• **Task description**
Please give the listing again in its entirety, exactly as written.

• **Exercise data**
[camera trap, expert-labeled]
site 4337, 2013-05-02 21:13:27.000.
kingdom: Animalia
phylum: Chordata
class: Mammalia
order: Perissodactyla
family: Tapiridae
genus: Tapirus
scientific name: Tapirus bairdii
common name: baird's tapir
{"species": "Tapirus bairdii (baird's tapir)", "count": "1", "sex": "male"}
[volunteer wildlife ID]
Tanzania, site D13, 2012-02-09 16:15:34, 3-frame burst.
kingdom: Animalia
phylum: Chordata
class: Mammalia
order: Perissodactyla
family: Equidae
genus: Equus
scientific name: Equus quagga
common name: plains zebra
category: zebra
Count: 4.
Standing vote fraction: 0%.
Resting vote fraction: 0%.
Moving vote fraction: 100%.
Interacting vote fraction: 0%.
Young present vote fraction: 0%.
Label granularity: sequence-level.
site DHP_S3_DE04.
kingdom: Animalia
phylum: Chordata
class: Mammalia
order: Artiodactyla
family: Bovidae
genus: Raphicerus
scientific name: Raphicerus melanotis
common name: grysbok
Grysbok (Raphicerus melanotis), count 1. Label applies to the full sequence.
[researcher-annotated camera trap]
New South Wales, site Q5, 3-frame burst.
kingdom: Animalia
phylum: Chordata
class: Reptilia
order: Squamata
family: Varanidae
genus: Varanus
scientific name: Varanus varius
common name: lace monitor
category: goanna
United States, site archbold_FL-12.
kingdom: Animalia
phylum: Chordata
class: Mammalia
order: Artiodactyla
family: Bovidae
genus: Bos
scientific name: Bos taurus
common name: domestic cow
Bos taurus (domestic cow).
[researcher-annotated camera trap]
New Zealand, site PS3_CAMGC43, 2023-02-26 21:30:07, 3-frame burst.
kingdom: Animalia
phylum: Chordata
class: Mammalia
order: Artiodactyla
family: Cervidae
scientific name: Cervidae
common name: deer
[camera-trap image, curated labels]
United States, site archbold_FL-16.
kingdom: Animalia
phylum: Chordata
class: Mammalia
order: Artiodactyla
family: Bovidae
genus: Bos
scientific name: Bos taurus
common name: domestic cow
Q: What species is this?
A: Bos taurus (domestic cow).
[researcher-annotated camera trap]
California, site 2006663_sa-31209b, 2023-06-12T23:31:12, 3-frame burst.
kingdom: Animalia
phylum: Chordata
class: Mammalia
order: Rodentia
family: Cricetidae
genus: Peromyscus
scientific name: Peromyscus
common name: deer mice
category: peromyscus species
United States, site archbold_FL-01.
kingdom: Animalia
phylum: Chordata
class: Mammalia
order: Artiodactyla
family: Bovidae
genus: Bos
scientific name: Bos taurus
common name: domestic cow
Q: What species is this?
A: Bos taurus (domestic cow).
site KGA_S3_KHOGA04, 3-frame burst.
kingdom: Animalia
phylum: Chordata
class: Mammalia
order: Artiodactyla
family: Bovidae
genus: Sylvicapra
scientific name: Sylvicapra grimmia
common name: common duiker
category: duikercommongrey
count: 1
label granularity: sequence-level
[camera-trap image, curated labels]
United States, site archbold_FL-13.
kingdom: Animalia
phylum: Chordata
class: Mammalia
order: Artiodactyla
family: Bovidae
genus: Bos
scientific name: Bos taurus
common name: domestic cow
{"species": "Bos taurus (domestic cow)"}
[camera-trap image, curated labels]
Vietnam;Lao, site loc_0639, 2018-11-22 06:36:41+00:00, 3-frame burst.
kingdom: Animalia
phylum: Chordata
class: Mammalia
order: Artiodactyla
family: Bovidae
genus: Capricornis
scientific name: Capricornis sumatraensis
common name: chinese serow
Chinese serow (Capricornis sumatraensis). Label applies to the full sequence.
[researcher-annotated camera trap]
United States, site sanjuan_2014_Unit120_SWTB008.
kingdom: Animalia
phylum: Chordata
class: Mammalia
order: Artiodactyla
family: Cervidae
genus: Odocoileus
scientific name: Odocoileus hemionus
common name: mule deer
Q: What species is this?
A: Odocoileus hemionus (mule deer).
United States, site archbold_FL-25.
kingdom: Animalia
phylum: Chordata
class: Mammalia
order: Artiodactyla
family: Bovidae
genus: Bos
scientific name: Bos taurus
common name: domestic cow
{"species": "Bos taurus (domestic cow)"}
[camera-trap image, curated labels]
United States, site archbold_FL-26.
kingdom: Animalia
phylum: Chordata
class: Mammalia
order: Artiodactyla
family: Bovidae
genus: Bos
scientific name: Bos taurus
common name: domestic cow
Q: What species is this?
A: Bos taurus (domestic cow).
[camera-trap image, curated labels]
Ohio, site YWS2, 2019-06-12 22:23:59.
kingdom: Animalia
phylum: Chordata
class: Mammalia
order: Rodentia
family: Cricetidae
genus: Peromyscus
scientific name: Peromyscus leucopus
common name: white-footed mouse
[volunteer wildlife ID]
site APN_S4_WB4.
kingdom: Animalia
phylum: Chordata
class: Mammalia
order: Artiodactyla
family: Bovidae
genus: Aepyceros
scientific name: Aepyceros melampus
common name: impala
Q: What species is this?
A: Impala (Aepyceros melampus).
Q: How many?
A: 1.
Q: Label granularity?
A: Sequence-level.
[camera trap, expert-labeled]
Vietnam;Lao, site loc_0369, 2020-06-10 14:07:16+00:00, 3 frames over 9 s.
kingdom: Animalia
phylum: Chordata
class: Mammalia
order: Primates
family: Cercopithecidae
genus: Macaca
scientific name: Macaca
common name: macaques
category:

• **Exercise response**
[camera trap, expert-labeled]
site 4337, 2013-05-02 21:13:27.000.
kingdom: Animalia
phylum: Chordata
class: Mammalia
order: Perissodactyla
family: Tapiridae
genus: Tapirus
scientific name: Tapirus bairdii
common name: baird's tapir
{"species": "Tapirus bairdii (baird's tapir)", "count": "1", "sex": "male"}
[volunteer wildlife ID]
Tanzania, site D13, 2012-02-09 16:15:34, 3-frame burst.
kingdom: Animalia
phylum: Chordata
class: Mammalia
order: Perissodactyla
family: Equidae
genus: Equus
scientific name: Equus quagga
common name: plains zebra
category: zebra
Count: 4.
Standing vote fraction: 0%.
Resting vote fraction: 0%.
Moving vote fraction: 100%.
Interacting vote fraction: 0%.
Young present vote fraction: 0%.
Label granularity: sequence-level.
site DHP_S3_DE04.
kingdom: Animalia
phylum: Chordata
class: Mammalia
order: Artiodactyla
family: Bovidae
genus: Raphicerus
scientific name: Raphicerus melanotis
common name: grysbok
Grysbok (Raphicerus melanotis), count 1. Label applies to the full sequence.
[researcher-annotated camera trap]
New South Wales, site Q5, 3-frame burst.
kingdom: Animalia
phylum: Chordata
class: Reptilia
order: Squamata
family: Varanidae
genus: Varanus
scientific name: Varanus varius
common name: lace monitor
category: goanna
United States, site archbold_FL-12.
kingdom: Animalia
phylum: Chordata
class: Mammalia
order: Artiodactyla
family: Bovidae
genus: Bos
scientific name: Bos taurus
common name: domestic cow
Bos taurus (domestic cow).
[researcher-annotated camera trap]
New Zealand, site PS3_CAMGC43, 2023-02-26 21:30:07, 3-frame burst.
kingdom: Animalia
phylum: Chordata
class: Mammalia
order: Artiodactyla
family: Cervidae
scientific name: Cervidae
common name: deer
[camera-trap image, curated labels]
United States, site archbold_FL-16.
kingdom: Animalia
phylum: Chordata
class: Mammalia
order: Artiodactyla
family: Bovidae
genus: Bos
scientific name: Bos taurus
common name: domestic cow
Q: What species is this?
A: Bos taurus (domestic cow).
[researcher-annotated camera trap]
California, site 2006663_sa-31209b, 2023-06-12T23:31:12, 3-frame burst.
kingdom: Animalia
phylum: Chordata
class: Mammalia
order: Rodentia
family: Cricetidae
genus: Peromyscus
scientific name: Peromyscus
common name: deer mice
category: peromyscus species
United States, site archbold_FL-01.
kingdom: Animalia
phylum: Chordata
class: Mammalia
order: Artiodactyla
family: Bovidae
genus: Bos
scientific name: Bos taurus
common name: domestic cow
Q: What species is this?
A: Bos taurus (domestic cow).
site KGA_S3_KHOGA04, 3-frame burst.
kingdom: Animalia
phylum: Chordata
class: Mammalia
order: Artiodactyla
family: Bovidae
genus: Sylvicapra
scientific name: Sylvicapra grimmia
common name: common duiker
category: duikercommongrey
count: 1
label granularity: sequence-level
[camera-trap image, curated labels]
United States, site archbold_FL-13.
kingdom: Animalia
phylum: Chordata
class: Mammalia
order: Artiodactyla
family: Bovidae
genus: Bos
scientific name: Bos taurus
common name: domestic cow
{"species": "Bos taurus (domestic cow)"}
[camera-trap image, curated labels]
Vietnam;Lao, site loc_0639, 2018-11-22 06:36:41+00:00, 3-frame burst.
kingdom: Animalia
phylum: Chordata
class: Mammalia
order: Artiodactyla
family: Bovidae
genus: Capricornis
scientific name: Capricornis sumatraensis
common name: chinese serow
Chinese serow (Capricornis sumatraensis). Label applies to the full sequence.
[researcher-annotated camera trap]
United States, site sanjuan_2014_Unit120_SWTB008.
kingdom: Animalia
phylum: Chordata
class: Mammalia
order: Artiodactyla
family: Cervidae
genus: Odocoileus
scientific name: Odocoileus hemionus
common name: mule deer
Q: What species is this?
A: Odocoileus hemionus (mule deer).
United States, site archbold_FL-25.
kingdom: Animalia
phylum: Chordata
class: Mammalia
order: Artiodactyla
family: Bovidae
genus: Bos
scientific name: Bos taurus
common name: domestic cow
{"species": "Bos taurus (domestic cow)"}
[camera-trap image, curated labels]
United States, site archbold_FL-26.
kingdom: Animalia
phylum: Chordata
class: Mammalia
order: Artiodactyla
family: Bovidae
genus: Bos
scientific name: Bos taurus
common name: domestic cow
Q: What species is this?
A: Bos taurus (domestic cow).
[camera-trap image, curated labels]
Ohio, site YWS2, 2019-06-12 22:23:59.
kingdom: Animalia
phylum: Chordata
class: Mammalia
order: Rodentia
family: Cricetidae
genus: Peromyscus
scientific name: Peromyscus leucopus
common name: white-footed mouse
[volunteer wildlife ID]
site APN_S4_WB4.
kingdom: Animalia
phylum: Chordata
class: Mammalia
order: Artiodactyla
family: Bovidae
genus: Aepyceros
scientific name: Aepyceros melampus
common name: impala
Q: What species is this?
A: Impala (Aepyceros melampus).
Q: How many?
A: 1.
Q: Label granularity?
A: Sequence-level.
[camera trap, expert-labeled]
Vietnam;Lao, site loc_0369, 2020-06-10 14:07:16+00:00, 3 frames over 9 s.
kingdom: Animalia
phylum: Chordata
class: Mammalia
order: Primates
family: Cercopithecidae
genus: Macaca
scientific name: Macaca
common name: macaques
category:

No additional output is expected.